De acordo com o estudo do Instituto para a Promoção da Carne, a realidade quanto ao consumo de produtos de origem animal no país está a mudar.
Martí, agora com 63 anos e chefe da União Vegetariana Argentina, lembrou que, em 2000, conhecia apenas um outro vegano. Uma pesquisa encomendada pela organização que lidera descobriu que, atualmente, 9% da população do país é vegetariana ou vegana.
Segundo o OZY, encontrar um restaurante vegetariano ou vegano já não é um desafio, pelo menos nas principais cidades. Só em Buenos Aires existem pelo menos 70 restaurantes veganos exclusivos. As paredes da capital estão repletas de mensagens sobre a proteção de animais e o VeganFest está a tornar-se cada vez mais popular.
Além disso, muitas celebridades locais estão a deixar de lado aos produtos de origem animal. O futebolista Lionel Messi, por exemplo, já explicou que muda para uma dieta vegana durante a temporada de torneios.
As preocupações com a saúde e as mudanças climáticas – impulsionadoras do veganismo em todo o mundo – estão presentes na Argentina. Mas há um fator adicional que afasta as pessoas da carne e dos produtos de origem animal: a crise económica do país.
O relatório mais recente da Câmara de Comércio da Argentina para Carne e Derivados revelou que o consumo de produtos à base de carne atingiu os valores mais baixos dos últimos 50 anos.
“Os preços subiram muito. Os churrascos de domingo não são como costumavam ser. É muito caro”, disse Marina Otamendi, de Buenos Aires. “Comemos carne com muito menos frequência e a substituímos por outras coisas, inclusive feijão”, contou.
Os preços da carne, dos produtos lácteos e dos ovos foram os que mais subiram entre bens alimentares no ano passado, de acordo com o Instituto Nacional de Estatísticas e Censos, tornando estes itens demasiado caros para muitas famílias.
Adrian Bifaretti, diretor de marketing do Instituto de Promoção da Carne Bovina, reconheceu que a crise económica é uma das razões para a queda no consumo de produtos de origem animal.
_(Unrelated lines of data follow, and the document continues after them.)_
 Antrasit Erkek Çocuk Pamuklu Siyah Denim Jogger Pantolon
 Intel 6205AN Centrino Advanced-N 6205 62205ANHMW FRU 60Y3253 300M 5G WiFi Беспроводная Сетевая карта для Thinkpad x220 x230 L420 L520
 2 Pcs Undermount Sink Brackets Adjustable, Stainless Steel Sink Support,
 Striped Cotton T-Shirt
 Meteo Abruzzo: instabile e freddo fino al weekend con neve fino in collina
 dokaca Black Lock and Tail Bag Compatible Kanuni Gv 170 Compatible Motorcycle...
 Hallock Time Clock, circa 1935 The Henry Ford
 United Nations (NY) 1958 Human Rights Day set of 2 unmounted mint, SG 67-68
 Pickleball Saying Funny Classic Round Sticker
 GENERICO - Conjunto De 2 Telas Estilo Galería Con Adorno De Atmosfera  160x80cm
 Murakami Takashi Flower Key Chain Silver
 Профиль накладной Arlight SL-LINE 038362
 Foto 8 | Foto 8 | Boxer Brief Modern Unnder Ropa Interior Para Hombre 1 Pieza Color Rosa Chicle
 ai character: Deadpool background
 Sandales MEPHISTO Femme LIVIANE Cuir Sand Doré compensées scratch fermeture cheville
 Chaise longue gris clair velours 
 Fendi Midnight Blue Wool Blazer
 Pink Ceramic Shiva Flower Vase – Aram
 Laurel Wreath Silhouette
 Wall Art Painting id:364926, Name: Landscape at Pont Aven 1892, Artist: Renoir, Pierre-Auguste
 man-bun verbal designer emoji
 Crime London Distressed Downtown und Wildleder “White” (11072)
Mas há outras razões.
“Mudanças no estilo de vida estão a influenciar as escolhas dos jovens sobre o que comer”, indicou. “Estes estão agora mais interessados no que comem, na produção, na qualidade e no meio ambiente”, referiu, salientando, no entanto, que as dietas baseadas em vegetais não fornecem os mesmos nutrientes que aquelas à base de carne.
No outro extremo do espectro, os ativistas veganos estão a apelar para a consciência da população. “Queremos que as pessoas questionem o que está por trás do hambúrguer de carne que estão a pensar em comer: os maus-tratos a animais, trabalhadores, todas essas injustiças. Somos todos animais”, declarou Erika De Simoni, ativista da Voicot, a organização por trás dos cartazes presentes em cidades como Buenos Aires.
Apesar desta nova visibilidade e do número de pessoas que aderiram à causa, “ser vegano na Argentina ainda é muito difícil”, apontou Manuel Martí. “Muitos jovens veganos são vítimas de ‘bullying’ na escola, até por parte dos professores”. Além disso, não se encontra facilmente opções alimentares adequadas aos veganos nos hospitais e nas cantinas.
Outro ponto que ainda não está claro, expôs o OZY, é se alguns dos recentemente convertidos voltarão ao consumo da carne quando os preços estabilizarem.
Erika De Simoni, que mora numa pequena cidade a uma hora de carro de Buenos Aires e que se tornou vegana há oito anos, é mais positiva. “Estamos a ver pessoas a produzir e vender produtos veganos, alimentos, roupas, todo tipo de coisa”, indicou. “Precisamos superar a ideia de que a Argentina é apenas carne”, frisou.
Para Manuel Martí, combater a discriminação é sua próxima batalha. A organização que dirige está a trabalhar com o Instituto Nacional Contra Discriminação, Xenofobia e Racismo (INADI) para aprovar uma nova lei para proteger veganos, especialmente crianças. “Há mais veganos na Argentina do que membros de muitos partidos políticos. Se percebermos isso, podemos fazer muitas mudanças necessárias”, concluiu.